● Stored items from a collection

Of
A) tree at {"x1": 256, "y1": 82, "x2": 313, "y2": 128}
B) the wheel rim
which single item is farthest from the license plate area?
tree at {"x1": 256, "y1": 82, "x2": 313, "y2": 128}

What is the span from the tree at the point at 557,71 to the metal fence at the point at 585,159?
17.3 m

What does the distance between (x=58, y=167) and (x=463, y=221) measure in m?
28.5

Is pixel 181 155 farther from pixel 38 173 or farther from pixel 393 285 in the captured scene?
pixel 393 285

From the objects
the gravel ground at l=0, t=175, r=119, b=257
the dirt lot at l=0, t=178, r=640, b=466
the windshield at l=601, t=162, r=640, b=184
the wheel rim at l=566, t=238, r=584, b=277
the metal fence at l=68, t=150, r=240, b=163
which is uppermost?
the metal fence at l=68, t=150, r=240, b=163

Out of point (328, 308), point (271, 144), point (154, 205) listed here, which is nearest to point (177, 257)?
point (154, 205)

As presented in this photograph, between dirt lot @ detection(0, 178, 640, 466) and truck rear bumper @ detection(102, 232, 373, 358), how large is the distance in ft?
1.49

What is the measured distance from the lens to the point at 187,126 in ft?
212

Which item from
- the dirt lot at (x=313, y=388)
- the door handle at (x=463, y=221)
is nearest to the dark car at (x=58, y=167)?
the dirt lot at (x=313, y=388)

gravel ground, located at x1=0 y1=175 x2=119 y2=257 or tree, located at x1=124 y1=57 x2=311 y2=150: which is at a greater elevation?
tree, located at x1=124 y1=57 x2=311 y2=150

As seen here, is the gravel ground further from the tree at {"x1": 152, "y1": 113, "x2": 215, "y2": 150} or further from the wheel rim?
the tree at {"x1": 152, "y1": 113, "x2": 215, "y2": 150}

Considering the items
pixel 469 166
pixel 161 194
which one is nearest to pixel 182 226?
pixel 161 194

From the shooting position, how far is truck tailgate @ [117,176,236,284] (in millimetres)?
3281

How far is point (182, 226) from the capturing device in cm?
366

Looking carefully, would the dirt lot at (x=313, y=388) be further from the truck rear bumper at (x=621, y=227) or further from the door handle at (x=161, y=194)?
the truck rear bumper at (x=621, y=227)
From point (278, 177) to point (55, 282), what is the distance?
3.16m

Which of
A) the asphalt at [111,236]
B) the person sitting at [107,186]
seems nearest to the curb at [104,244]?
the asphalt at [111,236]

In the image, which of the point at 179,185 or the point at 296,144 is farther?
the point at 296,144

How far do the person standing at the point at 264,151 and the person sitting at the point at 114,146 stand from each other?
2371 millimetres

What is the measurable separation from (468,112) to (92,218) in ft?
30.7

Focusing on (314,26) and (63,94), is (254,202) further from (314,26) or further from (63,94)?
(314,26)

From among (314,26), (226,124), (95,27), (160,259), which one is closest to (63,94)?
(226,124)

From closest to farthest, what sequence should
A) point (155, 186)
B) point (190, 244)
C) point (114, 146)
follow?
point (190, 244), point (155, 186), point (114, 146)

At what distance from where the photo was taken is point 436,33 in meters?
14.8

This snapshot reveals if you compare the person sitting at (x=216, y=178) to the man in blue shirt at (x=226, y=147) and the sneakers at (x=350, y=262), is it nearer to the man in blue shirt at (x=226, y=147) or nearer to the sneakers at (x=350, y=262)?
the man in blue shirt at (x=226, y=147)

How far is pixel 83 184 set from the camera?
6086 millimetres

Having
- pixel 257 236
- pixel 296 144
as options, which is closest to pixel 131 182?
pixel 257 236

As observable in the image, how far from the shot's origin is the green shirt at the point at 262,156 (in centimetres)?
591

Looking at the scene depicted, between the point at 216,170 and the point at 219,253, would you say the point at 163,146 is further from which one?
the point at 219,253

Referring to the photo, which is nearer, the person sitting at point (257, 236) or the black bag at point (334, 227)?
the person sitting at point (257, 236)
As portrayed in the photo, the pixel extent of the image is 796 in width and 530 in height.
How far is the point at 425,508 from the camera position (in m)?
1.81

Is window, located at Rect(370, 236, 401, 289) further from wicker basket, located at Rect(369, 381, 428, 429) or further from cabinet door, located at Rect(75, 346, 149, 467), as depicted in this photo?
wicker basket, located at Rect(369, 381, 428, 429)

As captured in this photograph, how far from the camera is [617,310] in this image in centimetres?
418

● Direction
Everything from the line containing "As observable in" through the final line of the listing, inclusive, must be reproduced exactly; leave out the rest.

● Solution for this exercise
As observable in the image, how far from the shot's origin is the green shirt at the point at 262,156 (in centimetres)?
591

Looking at the scene depicted, between the point at 216,170 and the point at 219,253, would you say the point at 163,146 is further from which one?
the point at 219,253

Referring to the photo, which is nearer, the person sitting at point (257, 236) or the black bag at point (334, 227)?
the person sitting at point (257, 236)
As portrayed in the photo, the pixel extent of the image is 796 in width and 530 in height.
How far is the point at 425,508 from the camera position (in m)?
1.81

Is window, located at Rect(370, 236, 401, 289) further from wicker basket, located at Rect(369, 381, 428, 429) or further from cabinet door, located at Rect(75, 346, 149, 467), as depicted in this photo?
wicker basket, located at Rect(369, 381, 428, 429)

As captured in this photograph, how far from the camera is [617,310] in this image in centimetres?
418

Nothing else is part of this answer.